The CFO –ニッポンの最高財務責任者たち-
株式会社エボラブルアジア
取締役 CFO柴田 裕亮
学生時代「会計士の仕事」に出合い刺激を受けた柴田裕亮氏は、自らその道に進むことを決意し、在学中に公認会計士第二次試験合格を果たす。監査法人では「IPOのプロ」として、担当した全企業の上場に寄与。その手腕を買われCFOとして迎えられたエボラブルアジアでも、やや行き詰っていたIPOを10カ月で達成に導く。「どんなことにも答えがある」。幾多の案件をサポートしリードした達人は、そんなシンプルな信念の持ち主だった。
1982年、柴田氏は神奈川県鎌倉市で誕生する。「周りには、挫折なき人生のように思われている」と笑うが、12歳の時には中学受験に失敗するという痛い経験も。しかし、悔しさをバネに中学、高校時代は勉強に明け暮れたかいあって、東京大学経済学部へと進学。“東大経済”を目指したのには、彼なりの理由があった。

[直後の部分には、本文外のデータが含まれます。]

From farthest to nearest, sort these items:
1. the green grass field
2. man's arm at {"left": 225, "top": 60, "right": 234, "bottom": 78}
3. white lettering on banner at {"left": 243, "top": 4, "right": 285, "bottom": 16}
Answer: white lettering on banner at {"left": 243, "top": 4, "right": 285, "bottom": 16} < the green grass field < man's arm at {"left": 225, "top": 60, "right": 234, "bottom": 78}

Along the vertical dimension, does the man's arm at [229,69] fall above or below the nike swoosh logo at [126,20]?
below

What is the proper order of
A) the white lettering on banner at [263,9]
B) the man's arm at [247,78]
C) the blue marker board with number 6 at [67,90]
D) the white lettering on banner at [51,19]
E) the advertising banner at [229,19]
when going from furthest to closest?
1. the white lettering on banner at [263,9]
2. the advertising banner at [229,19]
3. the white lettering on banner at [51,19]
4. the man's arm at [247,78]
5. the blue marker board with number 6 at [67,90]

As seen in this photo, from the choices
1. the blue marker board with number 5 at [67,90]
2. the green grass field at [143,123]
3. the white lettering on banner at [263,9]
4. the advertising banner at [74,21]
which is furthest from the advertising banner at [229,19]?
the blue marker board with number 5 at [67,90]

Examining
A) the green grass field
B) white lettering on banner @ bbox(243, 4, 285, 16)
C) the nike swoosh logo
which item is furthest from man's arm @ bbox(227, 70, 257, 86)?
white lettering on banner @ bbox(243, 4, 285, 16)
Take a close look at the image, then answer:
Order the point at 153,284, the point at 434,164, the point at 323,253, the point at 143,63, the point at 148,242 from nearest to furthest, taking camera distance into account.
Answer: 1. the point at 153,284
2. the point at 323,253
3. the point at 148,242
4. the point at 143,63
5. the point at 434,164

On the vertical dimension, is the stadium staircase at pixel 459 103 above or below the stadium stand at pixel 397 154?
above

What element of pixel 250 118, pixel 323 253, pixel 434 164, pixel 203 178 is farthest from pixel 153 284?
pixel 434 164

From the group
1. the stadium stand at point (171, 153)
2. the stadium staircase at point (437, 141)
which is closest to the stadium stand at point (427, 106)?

「高校時代にバブル崩壊後の“失われた10年”を目の当たりにしました。そこで、多くの人が不幸になったのは“情報格差”のせいではないか、という問題意識を持ったのです。エリート層が、きちんとした情報を社会に発信する仕組みが圧倒的に弱く、被害が拡大した。ならば自分はその部分でなにがしかの貢献がしたいと大真面目で考えていました」
大学では、学生がビジネスモデルを競うコンテストを運営するサークルに所属するが、ここで後の人生に大きく影響する2つの出来事に遭遇する。1つはそこに若き日の同社社長、吉村英毅氏が在籍していたこと。もう1つは会計士という職業に出合ったことだ。
「学生が提案するプランをジャッジしたりアドバイスをしたりしてもらうために、専門家を頼んでいたのです。それまでまったく知らない世界だったのですが、実現可能性を理路整然と数字で提示したりするのは驚きでしたね」「大いに刺激を受けた」ことで、会計士資格取得が目標に定まった柴田氏は、大学1年の冬には専門学校に通い始める。「勉強は厳しかった」と話すものの、なんと大学3年生にして合格。当時の最年少記録である。
大学卒業後、2005年に就職したのは、監査法人トーマツのトータルサービス(TS)3部だった。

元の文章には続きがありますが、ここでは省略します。